#### [TEXTE À LIRE]
┄┄┄┄┄┄

Lors de la procédure de recours, le requérant s'est à nouveau référé aux documents présentés en première instance hors du délai d'opposition :

D9 : Usage antérieur de pièces concernant la vente de couvercles de soupapes par Otto Fuchs à Robert Bosch GmbH (13 pages);

D10 : Enregistrement de la désignation alliage 2026 par The Aluminum Association, 9 septembre 1999.

La division d'opposition avait considéré les documents D9 et D10 comme moyens non présentés en temps utile et, par conséquent, ne les avait pas admis dans la procédure d'opposition.

Avec son mémoire de recours, le requérant a fourni les documents suivants :

D11 et

D11a : ASM Specialty Handbook, Aluminum and Aluminum Alloys, Edited by J. R. Davis, ASM International, Materials Park, ISBN: 0-87170-496-X, 1993, pages 309 to 315; 653 to 656 ;

D12 : Temper descriptions EN515 ;

D13 : Correspondances entre Corus Technology BV et The Aluminum Association Inc. concernant la publicité des désignations d'alliages en Aluminum 2004 - 2205;

D13a : International Alloy Designations and Chemical Composition Limits for Wrought Aluminum and Wrought Aluminum Alloys, Registration Record Series; The Aluminum Association, Revised: April 2004; Supersedes: October 2002, Copyright 2004;

D14 : Aerospace Structural Metals Handbook, Volumne 3, 1997, code 3.203 pages 1 et 11; et

D15 : "Trends in Alloys for Aircraft", J. T. Staley and R. L. Rolf, date manuscripte: August 1993.

Avec son courrier en date du 14 janvier 2009 le requérant a fourni les documents suivants :

D16 : "Aluminum", Properties and Physical Metallurgy, Edited by John E. Hatch, American Society for Metals, Metals Park, Ohio, ISBN 0-87170-176-6, 1984, pages 118 à 121 ;

D17 : EP-A-0 368 005 ; et

D18 : US-A-4 305 763.

De plus, le requérant a présenté, avec sa lettre en date du 9 juillet 2010, le document suivant :

D19 : US-A-5 213 639.

IV. Lors de la procédure orale qui s'est tenue le 25 novembre 2010, les documents D1 et D4 déjà pris en considération dans la décision de la division d'opposition ont été cités par les parties.

De plus, les documents D11, D12, D14 et D16 ont été considérés comme représentant les connaissances générales de l'homme du métier.

V. Les requêtes des parties étaient les suivantes :

Le requérant (opposant) a demandé l'annulation de la décision contestée et la révocation du brevet nº 1026270.

L'intimé (titulaire du brevet) a demandé le rejet du recours ou, à titre subsidiaire, l'annulation de la décision contestée et le maintien du brevet sous forme modifiée, sur la base de l'une des 1**(ère) à 3**(ème) requêtes auxiliaires déposées avec sa lettre en date du 26 octobre 2010.

┄┄┄┄┄┄

#### [DESCRIPTION DE TÂCHE]
Recopiez à l'identique le passage du texte sur la procédure de recours qui commence aux mots « D17 : EP-A-0 » et s'arrête après les mots « l'homme du métier. ». Les enregistrements constituent un matériau distinct du texte sur la procédure de recours.

#### [DONNÉES ENREGISTRÉES]
┄┄┄┄┄┄

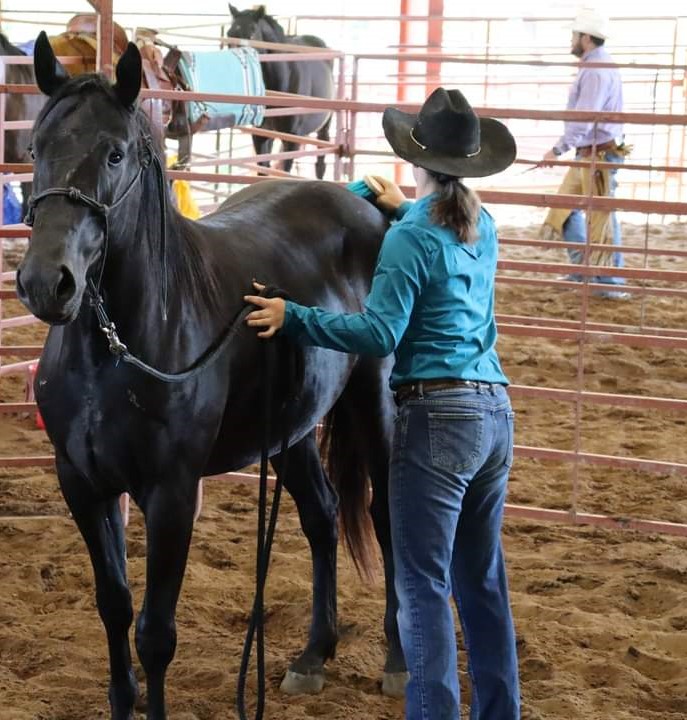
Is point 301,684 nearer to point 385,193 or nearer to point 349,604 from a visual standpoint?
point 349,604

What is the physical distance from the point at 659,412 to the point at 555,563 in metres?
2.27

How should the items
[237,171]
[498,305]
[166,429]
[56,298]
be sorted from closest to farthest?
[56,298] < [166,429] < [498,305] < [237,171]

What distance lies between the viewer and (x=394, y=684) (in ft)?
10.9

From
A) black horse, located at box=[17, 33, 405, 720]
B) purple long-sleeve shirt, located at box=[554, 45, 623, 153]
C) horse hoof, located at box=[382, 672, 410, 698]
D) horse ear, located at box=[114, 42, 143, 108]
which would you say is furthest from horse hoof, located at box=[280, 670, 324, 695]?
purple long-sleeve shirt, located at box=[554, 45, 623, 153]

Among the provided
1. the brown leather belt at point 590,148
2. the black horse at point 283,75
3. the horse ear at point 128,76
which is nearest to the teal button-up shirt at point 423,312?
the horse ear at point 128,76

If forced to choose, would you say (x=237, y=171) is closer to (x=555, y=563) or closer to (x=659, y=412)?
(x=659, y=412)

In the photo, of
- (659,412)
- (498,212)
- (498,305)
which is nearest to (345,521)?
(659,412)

┄┄┄┄┄┄

#### [SOLUTION PROPOSÉE]
D17 : EP-A-0 368 005 ; et

D18 : US-A-4 305 763.

De plus, le requérant a présenté, avec sa lettre en date du 9 juillet 2010, le document suivant :

D19 : US-A-5 213 639.

IV. Lors de la procédure orale qui s'est tenue le 25 novembre 2010, les documents D1 et D4 déjà pris en considération dans la décision de la division d'opposition ont été cités par les parties.

De plus, les documents D11, D12, D14 et D16 ont été considérés comme représentant les connaissances générales de l'homme du métier.